▶ [LAVORO DA SVOLGERE]
[1] Per ciascuna affermazione indica se concorda con la recensione sul film di Geng Jun, rispondendo sì o no e citando alla lettera le parole della recensione che lo decidono: (a) il film arriva sei anni dopo Free and Easy; (b) questo film è più surreale del precedente; (c) all'inizio la coppia si trova dentro un'automobile.
[2] Scrivi il seguito della recensione sul film di Geng Jun, cominciando dopo la sua ultima frase.

Geng Jun prosegue la sua strada personalissima sei anni dopo il precedente Free and Easy (il suo titolo più noto e riconosciuto).

La forma è la stessa, vicende di personaggi che si svolgono in parallelo e talvolta cozzano insieme.

Simile è anche il contesto geografico, ovviamente. Ma mentre il precedente film era pittato di tratti più surreali tali da evocare talvolta -fatti ovviamente i debiti paragoni- alcuni film dello svedese Roy Andersson, questo film è più classico e controllato ma colpito da inaspettate vene di nichilismo che lo avvicinano a tratti allo straordinario An Elephant Sitting Still, di Hu Bo.

Certo, spesso emergono note anomale, accenni di stranezze ambigue, ma tutto sommato tenute a freno nelle corde di una narrazione composta, dilatata allo spasimo, più curata formalmente. E questa cura si riflette anche nell’evocazione di alcune immagini di straordinaria resa: fin dall’inizio colpisce il totale della coppia che si “ama” all’interno dell’abitacolo di un trattore isolato su una miniera di carbone mentre il sole al tramonto perfettamente posizionato sul retro dell’abitacolo dipinge una silhouette dei due attraverso i vetri.

▶ [VOCI ELENCATE]
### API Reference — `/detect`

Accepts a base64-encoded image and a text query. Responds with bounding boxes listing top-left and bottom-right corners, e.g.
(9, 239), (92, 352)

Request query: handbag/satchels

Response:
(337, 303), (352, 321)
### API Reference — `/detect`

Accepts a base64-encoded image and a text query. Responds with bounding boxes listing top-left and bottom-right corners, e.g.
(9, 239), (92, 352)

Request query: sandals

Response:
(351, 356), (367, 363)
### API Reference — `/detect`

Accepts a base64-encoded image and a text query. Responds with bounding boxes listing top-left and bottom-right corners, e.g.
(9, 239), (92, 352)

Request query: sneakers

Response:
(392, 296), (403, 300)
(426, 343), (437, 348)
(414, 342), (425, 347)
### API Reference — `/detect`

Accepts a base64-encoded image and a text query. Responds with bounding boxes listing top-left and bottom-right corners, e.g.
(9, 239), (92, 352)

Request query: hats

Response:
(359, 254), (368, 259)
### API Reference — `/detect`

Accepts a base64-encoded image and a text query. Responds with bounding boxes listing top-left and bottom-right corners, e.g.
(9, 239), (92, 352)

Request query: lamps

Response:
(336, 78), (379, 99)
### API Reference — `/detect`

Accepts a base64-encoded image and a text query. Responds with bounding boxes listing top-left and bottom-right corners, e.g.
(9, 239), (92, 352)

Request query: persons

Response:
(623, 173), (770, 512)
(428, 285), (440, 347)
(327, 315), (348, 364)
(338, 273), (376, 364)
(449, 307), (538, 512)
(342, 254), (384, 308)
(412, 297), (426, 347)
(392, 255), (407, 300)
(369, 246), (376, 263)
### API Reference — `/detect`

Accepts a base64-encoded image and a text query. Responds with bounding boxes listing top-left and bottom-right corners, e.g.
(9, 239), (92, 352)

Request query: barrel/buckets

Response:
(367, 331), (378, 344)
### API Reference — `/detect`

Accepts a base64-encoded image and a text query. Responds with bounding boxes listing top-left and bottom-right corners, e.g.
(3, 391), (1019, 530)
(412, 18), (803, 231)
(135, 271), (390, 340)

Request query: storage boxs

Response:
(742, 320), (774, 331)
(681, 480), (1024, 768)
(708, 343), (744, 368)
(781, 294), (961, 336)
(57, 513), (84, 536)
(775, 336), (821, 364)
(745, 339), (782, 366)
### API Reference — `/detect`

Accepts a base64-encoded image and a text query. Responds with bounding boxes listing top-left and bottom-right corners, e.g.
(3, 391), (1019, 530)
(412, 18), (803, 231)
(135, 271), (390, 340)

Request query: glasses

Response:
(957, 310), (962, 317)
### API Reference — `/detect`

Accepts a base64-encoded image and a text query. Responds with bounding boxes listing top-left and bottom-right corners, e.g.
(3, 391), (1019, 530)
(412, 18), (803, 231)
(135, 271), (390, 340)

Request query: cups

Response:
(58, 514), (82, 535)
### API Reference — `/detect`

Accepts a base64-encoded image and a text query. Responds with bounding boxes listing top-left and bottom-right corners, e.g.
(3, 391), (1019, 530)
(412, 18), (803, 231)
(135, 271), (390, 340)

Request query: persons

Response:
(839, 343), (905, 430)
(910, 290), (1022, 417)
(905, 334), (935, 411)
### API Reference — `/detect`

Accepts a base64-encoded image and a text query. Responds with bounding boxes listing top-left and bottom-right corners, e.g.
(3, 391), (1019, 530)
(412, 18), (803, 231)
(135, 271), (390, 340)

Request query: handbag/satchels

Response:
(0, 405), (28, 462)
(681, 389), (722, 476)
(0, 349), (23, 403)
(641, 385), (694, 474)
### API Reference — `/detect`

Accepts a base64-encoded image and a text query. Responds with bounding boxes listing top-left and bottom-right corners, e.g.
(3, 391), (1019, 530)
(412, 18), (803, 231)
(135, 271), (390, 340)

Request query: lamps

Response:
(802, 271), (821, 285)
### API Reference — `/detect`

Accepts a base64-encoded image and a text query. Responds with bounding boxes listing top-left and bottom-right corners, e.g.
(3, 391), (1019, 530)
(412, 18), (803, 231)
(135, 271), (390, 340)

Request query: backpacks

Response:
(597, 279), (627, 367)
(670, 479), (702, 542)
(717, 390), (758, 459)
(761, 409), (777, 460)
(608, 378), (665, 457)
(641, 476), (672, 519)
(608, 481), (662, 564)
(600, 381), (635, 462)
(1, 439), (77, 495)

▶ [I RISULTATI]
[1]
(a) Sì: «sei anni dopo il precedente Free and Easy»
(b) No: «questo film è più classico e controllato»
(c) No: «all’interno dell’abitacolo di un trattore isolato su una miniera di carbone»

[2]
La narrazione avvicenda travagliate vicende sentimentali, debitori in cerca di denaro, e altri personaggi in cerca di una posizione nel mondo. Per questo film il regista si aggiudica anche qualche attore di un certo rilievo come Zhang Yu (Snipers, An Elephant Sitting Still, Dying to Survive), Ma Li (Too Cool to Kill, Meow) e Guo Yue (Kaili Blues) che non hanno comunque significato una visibile attrattiva al botteghino. Il film viene accusato di “lentezza eccessiva” (a fronte di quasi due ore di durata); certo, non è un film facile per il grande pubblico ma ogni film ha un un suo ritmo e se questo è consapevole e coerente, il problema della “lentezza” è un problema del pubblico non dell’autore. O della critica.

Lo sceneggiatore è lo stesso di Free and Easy, Liu Bing (che offre anche un cameo nel film), mentre all’ottima direzione della fotografia troviamo Wang Weihua. Manchurian Tiger è un film che può apparire difficile, ma anche un film per un pubblico preparato che ha voglia di mettersi a confronto e sprofondare senza remore in un universo unico e personalissimo, in un contesto geografico e culturale inedito e refrigerante, quello della statica pianura coperta di neve e fumo dell’Heilongjiang, sferzata di abitudini (il cachi mangiato con la cannuccia), riti, architetture, rumori di ambiente, presenti in pochissimi film.